■ **Written problem**
Extract the records in full, leaving every picture out.

++++ Data rows ++++

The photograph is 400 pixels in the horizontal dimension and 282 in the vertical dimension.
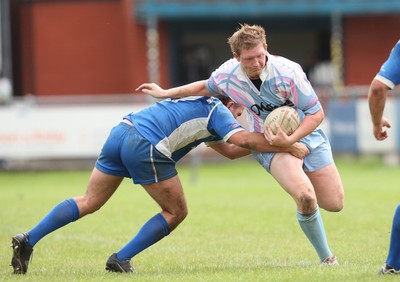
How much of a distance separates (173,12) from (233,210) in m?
14.9

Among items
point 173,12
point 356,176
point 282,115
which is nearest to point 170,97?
point 282,115

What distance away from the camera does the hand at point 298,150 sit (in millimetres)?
8258

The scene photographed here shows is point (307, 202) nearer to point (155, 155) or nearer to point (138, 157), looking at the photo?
point (155, 155)

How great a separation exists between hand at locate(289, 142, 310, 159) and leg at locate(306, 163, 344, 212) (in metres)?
0.25

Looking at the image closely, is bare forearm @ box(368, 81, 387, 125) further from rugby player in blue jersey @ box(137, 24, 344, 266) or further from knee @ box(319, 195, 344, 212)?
Result: knee @ box(319, 195, 344, 212)

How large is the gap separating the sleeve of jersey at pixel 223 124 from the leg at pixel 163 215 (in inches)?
20.4

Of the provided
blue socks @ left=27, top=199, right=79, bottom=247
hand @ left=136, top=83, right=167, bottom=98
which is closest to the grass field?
blue socks @ left=27, top=199, right=79, bottom=247

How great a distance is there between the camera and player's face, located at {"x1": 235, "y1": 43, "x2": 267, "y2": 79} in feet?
26.1

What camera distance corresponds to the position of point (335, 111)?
74.6 ft

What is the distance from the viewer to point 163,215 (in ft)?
27.0

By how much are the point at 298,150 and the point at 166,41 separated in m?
22.2

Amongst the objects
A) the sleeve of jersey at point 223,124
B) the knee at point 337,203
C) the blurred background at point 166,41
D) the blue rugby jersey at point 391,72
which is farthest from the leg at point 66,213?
the blurred background at point 166,41

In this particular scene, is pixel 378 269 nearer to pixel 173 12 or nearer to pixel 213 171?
pixel 213 171

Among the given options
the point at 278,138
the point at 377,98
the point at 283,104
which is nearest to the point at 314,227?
the point at 278,138
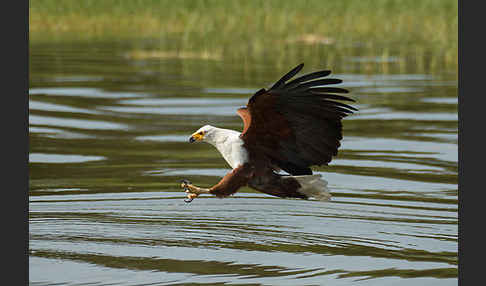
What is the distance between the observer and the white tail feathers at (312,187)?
7500 millimetres

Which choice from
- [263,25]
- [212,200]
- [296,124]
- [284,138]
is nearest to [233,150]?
[284,138]

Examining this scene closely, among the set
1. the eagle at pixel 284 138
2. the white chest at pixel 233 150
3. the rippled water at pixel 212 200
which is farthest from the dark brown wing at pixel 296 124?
the rippled water at pixel 212 200

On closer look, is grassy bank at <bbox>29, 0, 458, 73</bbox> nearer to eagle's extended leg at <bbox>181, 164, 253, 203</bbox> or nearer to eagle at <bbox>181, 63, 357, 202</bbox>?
eagle at <bbox>181, 63, 357, 202</bbox>

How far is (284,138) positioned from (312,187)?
378 mm

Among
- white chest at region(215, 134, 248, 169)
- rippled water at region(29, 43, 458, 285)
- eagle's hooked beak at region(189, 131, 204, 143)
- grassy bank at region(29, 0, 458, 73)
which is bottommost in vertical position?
rippled water at region(29, 43, 458, 285)

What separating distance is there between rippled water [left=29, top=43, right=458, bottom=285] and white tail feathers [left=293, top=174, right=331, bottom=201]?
2.34 feet

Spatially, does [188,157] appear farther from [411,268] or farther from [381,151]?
[411,268]

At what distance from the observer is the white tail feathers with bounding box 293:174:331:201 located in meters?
7.50

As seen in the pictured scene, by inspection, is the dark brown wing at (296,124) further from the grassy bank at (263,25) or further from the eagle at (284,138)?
the grassy bank at (263,25)

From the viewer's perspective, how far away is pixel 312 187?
7520mm

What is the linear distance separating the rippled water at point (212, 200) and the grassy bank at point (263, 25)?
6.46 meters

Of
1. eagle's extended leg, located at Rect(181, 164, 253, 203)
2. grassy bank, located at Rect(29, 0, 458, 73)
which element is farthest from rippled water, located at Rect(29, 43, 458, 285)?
grassy bank, located at Rect(29, 0, 458, 73)

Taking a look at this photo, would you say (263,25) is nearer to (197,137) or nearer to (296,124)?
(296,124)

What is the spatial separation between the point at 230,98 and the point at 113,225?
868cm
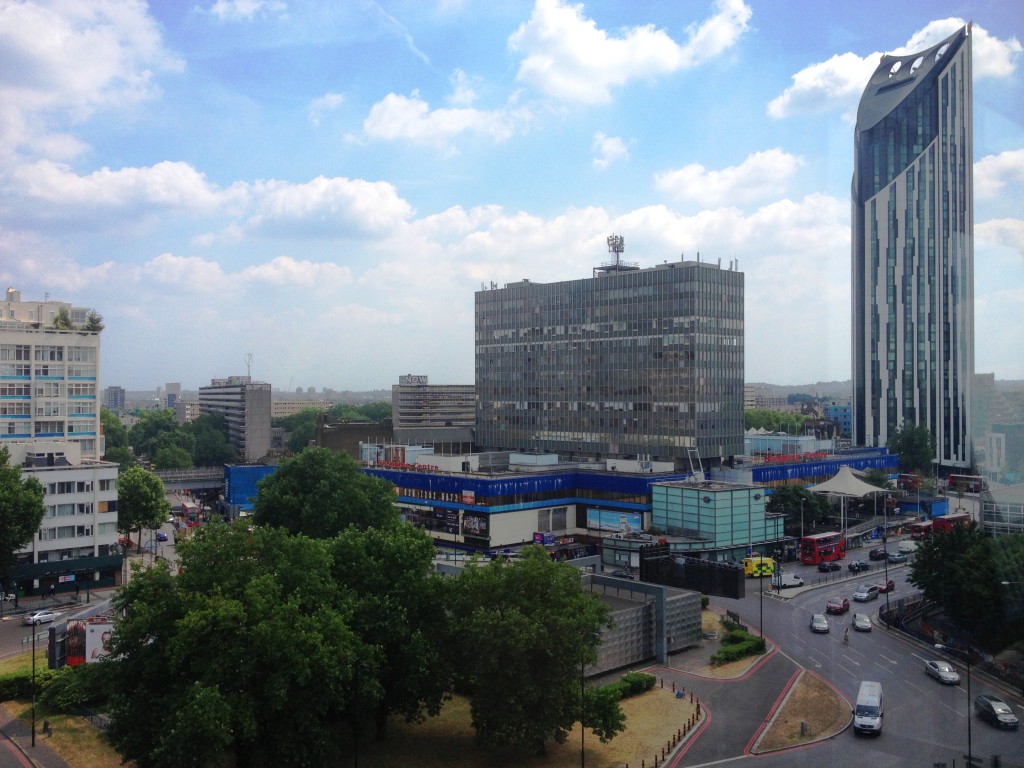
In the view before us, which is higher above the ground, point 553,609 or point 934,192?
point 934,192

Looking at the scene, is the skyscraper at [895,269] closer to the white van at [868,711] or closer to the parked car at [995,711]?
the white van at [868,711]

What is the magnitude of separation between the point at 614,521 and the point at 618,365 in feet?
44.7

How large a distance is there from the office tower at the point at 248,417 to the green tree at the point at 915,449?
5174 cm

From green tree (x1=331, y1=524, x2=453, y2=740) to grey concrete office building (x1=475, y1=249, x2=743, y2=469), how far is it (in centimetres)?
3091

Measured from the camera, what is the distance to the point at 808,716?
55.4 feet

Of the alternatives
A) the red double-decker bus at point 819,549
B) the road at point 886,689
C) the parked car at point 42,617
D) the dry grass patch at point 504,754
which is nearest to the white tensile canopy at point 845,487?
the red double-decker bus at point 819,549

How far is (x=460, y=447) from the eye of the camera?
191 ft

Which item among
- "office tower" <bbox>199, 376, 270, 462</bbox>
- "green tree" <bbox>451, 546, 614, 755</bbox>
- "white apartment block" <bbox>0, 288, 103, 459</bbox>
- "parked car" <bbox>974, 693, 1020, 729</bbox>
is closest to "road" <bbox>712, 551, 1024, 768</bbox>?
"parked car" <bbox>974, 693, 1020, 729</bbox>

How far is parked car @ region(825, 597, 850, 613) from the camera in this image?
25953mm

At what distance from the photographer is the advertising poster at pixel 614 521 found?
3628 centimetres

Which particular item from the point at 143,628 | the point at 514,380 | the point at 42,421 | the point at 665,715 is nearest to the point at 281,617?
the point at 143,628

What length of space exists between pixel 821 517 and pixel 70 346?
1394 inches

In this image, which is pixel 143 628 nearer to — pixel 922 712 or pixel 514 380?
pixel 922 712

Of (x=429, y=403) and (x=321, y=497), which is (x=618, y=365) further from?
(x=429, y=403)
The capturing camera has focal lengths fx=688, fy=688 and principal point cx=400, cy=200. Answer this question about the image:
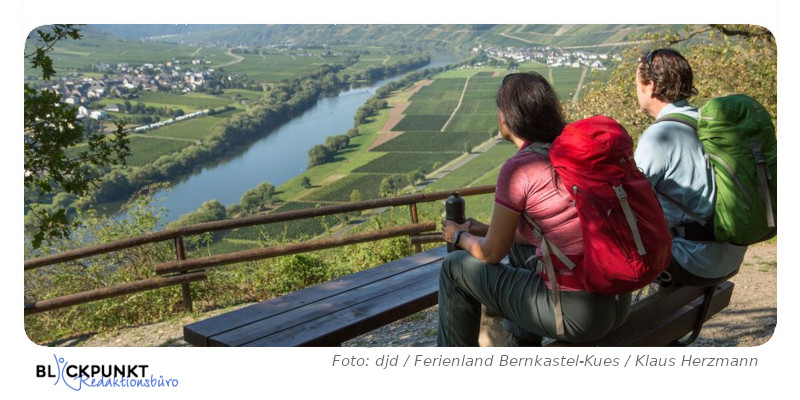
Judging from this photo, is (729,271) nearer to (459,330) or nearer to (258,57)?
(459,330)

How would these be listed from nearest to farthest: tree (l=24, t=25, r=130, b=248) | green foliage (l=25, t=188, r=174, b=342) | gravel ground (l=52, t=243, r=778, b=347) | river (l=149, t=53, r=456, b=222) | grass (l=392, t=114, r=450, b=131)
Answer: tree (l=24, t=25, r=130, b=248)
gravel ground (l=52, t=243, r=778, b=347)
green foliage (l=25, t=188, r=174, b=342)
river (l=149, t=53, r=456, b=222)
grass (l=392, t=114, r=450, b=131)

++++

■ **Correct response**
The photograph is 400 pixels in the horizontal dimension and 282 in the vertical dimension.
How much of a distance separates (173,12) from (233,210) in m?
14.9

Among items
point 173,12
point 356,176
point 282,115
which is nearest to point 170,97?
point 282,115

What distance away from the camera does the hand at point 298,150 sit (in millimetres)?
8258

The scene photographed here shows is point (307, 202) nearer to point (155, 155) or nearer to point (138, 157), looking at the photo?
point (155, 155)

How great a separation exists between hand at locate(289, 142, 310, 159) and leg at locate(306, 163, 344, 212) (in metres)?
0.25

Looking at the image closely, is bare forearm @ box(368, 81, 387, 125) further from rugby player in blue jersey @ box(137, 24, 344, 266) or further from knee @ box(319, 195, 344, 212)?
Result: knee @ box(319, 195, 344, 212)

How large is the gap separating the sleeve of jersey at pixel 223 124 from the leg at pixel 163 215 (in inches)?
20.4

Of the provided
blue socks @ left=27, top=199, right=79, bottom=247
hand @ left=136, top=83, right=167, bottom=98
which is closest to the grass field?
blue socks @ left=27, top=199, right=79, bottom=247

How great a distance is there between the camera and player's face, located at {"x1": 235, "y1": 43, "x2": 267, "y2": 79} in feet?
26.1

What camera distance corresponds to the position of point (335, 111)?
74.6 ft

What is the distance from the viewer to point 163,215 (in ft)?
27.0

By how much are the point at 298,150 and the point at 166,41 separated in m?
22.2

Amongst the objects
A) the sleeve of jersey at point 223,124
B) the knee at point 337,203
C) the blurred background at point 166,41
D) the blue rugby jersey at point 391,72
which is farthest from the leg at point 66,213?
the blurred background at point 166,41

In this particular scene, is pixel 378 269 nearer to pixel 173 12 or nearer to pixel 213 171?
pixel 213 171

Among the given options
the point at 278,138
the point at 377,98
the point at 283,104
which is nearest to the point at 314,227?
the point at 278,138
What is the distance between the observer and the white tail feathers at (312,187)?
7500 millimetres

Which choice from
- [263,25]
- [212,200]
- [296,124]
- [284,138]
is nearest to [233,150]?
[284,138]

Examining this scene closely, among the set
1. the eagle at pixel 284 138
2. the white chest at pixel 233 150
3. the rippled water at pixel 212 200
which is farthest from the dark brown wing at pixel 296 124?
the rippled water at pixel 212 200

On closer look, is grassy bank at <bbox>29, 0, 458, 73</bbox> nearer to eagle's extended leg at <bbox>181, 164, 253, 203</bbox> or nearer to eagle at <bbox>181, 63, 357, 202</bbox>?
eagle at <bbox>181, 63, 357, 202</bbox>

How far is (284,138) positioned from (312,187)?
378 mm

Among
- white chest at region(215, 134, 248, 169)
- rippled water at region(29, 43, 458, 285)
- eagle's hooked beak at region(189, 131, 204, 143)
- grassy bank at region(29, 0, 458, 73)
which is bottommost in vertical position?
rippled water at region(29, 43, 458, 285)

What separating distance is there between rippled water [left=29, top=43, right=458, bottom=285] and white tail feathers [left=293, top=174, right=331, bottom=201]?
2.34 feet

Spatially, does [188,157] appear farther from [411,268] or farther from [381,151]?
[411,268]

At what distance from the observer is the white tail feathers with bounding box 293:174:331:201 located in meters?
7.50

As seen in the pictured scene, by inspection, is the dark brown wing at (296,124) further from the grassy bank at (263,25) or further from the eagle at (284,138)?
the grassy bank at (263,25)

From the viewer's perspective, how far away is pixel 312 187?
7520mm

What is the linear distance separating the rippled water at point (212, 200) and the grassy bank at point (263, 25)?
6.46 meters

Of
1. eagle's extended leg, located at Rect(181, 164, 253, 203)
2. grassy bank, located at Rect(29, 0, 458, 73)
which element is farthest from rippled water, located at Rect(29, 43, 458, 285)?
grassy bank, located at Rect(29, 0, 458, 73)

Taking a look at this photo, would you say (263,25) is nearer to (197,137) or nearer to (296,124)?
(296,124)

What is the spatial separation between the point at 230,98 and the point at 113,225?
868cm
In the view before us, which is higher above the ground, point 553,609 or point 934,192?
point 934,192

Looking at the scene, is the skyscraper at [895,269] closer to the white van at [868,711] or closer to the parked car at [995,711]?
the white van at [868,711]

What is the magnitude of separation between the point at 614,521 and the point at 618,365 in feet?
44.7

How large a distance is there from the office tower at the point at 248,417 to the green tree at the point at 915,449?
5174 cm

From green tree (x1=331, y1=524, x2=453, y2=740) to grey concrete office building (x1=475, y1=249, x2=743, y2=469), how far is it (in centimetres)?
3091

Measured from the camera, what is the distance to the point at 808,716?
55.4 feet

Of the alternatives
A) the red double-decker bus at point 819,549
B) the road at point 886,689
C) the parked car at point 42,617
D) the dry grass patch at point 504,754
which is nearest to the white tensile canopy at point 845,487?
the red double-decker bus at point 819,549

How far is (x=460, y=447) from the eye of the camera?
191 ft

Which item among
- "office tower" <bbox>199, 376, 270, 462</bbox>
- "green tree" <bbox>451, 546, 614, 755</bbox>
- "white apartment block" <bbox>0, 288, 103, 459</bbox>
- "parked car" <bbox>974, 693, 1020, 729</bbox>
is closest to "road" <bbox>712, 551, 1024, 768</bbox>?
"parked car" <bbox>974, 693, 1020, 729</bbox>

How far is parked car @ region(825, 597, 850, 613) from the camera in this image?
25953mm

At what distance from the photographer is the advertising poster at pixel 614 521 found?
3628 centimetres

Which particular item from the point at 143,628 | the point at 514,380 | the point at 42,421 | the point at 665,715 is nearest to the point at 281,617?
the point at 143,628

What length of space exists between pixel 821 517 and pixel 70 346?
1394 inches

In this image, which is pixel 143 628 nearer to — pixel 922 712 or pixel 514 380?
pixel 922 712

Of (x=429, y=403) and (x=321, y=497), which is (x=618, y=365) further from?
(x=429, y=403)
The capturing camera has focal lengths fx=688, fy=688 and principal point cx=400, cy=200. Answer this question about the image:
Judging from this photo, is (729,271) nearer to (459,330) or nearer to (258,57)?
(459,330)

How would these be listed from nearest to farthest: tree (l=24, t=25, r=130, b=248) | green foliage (l=25, t=188, r=174, b=342) | gravel ground (l=52, t=243, r=778, b=347) | river (l=149, t=53, r=456, b=222) | grass (l=392, t=114, r=450, b=131)
Answer: tree (l=24, t=25, r=130, b=248)
gravel ground (l=52, t=243, r=778, b=347)
green foliage (l=25, t=188, r=174, b=342)
river (l=149, t=53, r=456, b=222)
grass (l=392, t=114, r=450, b=131)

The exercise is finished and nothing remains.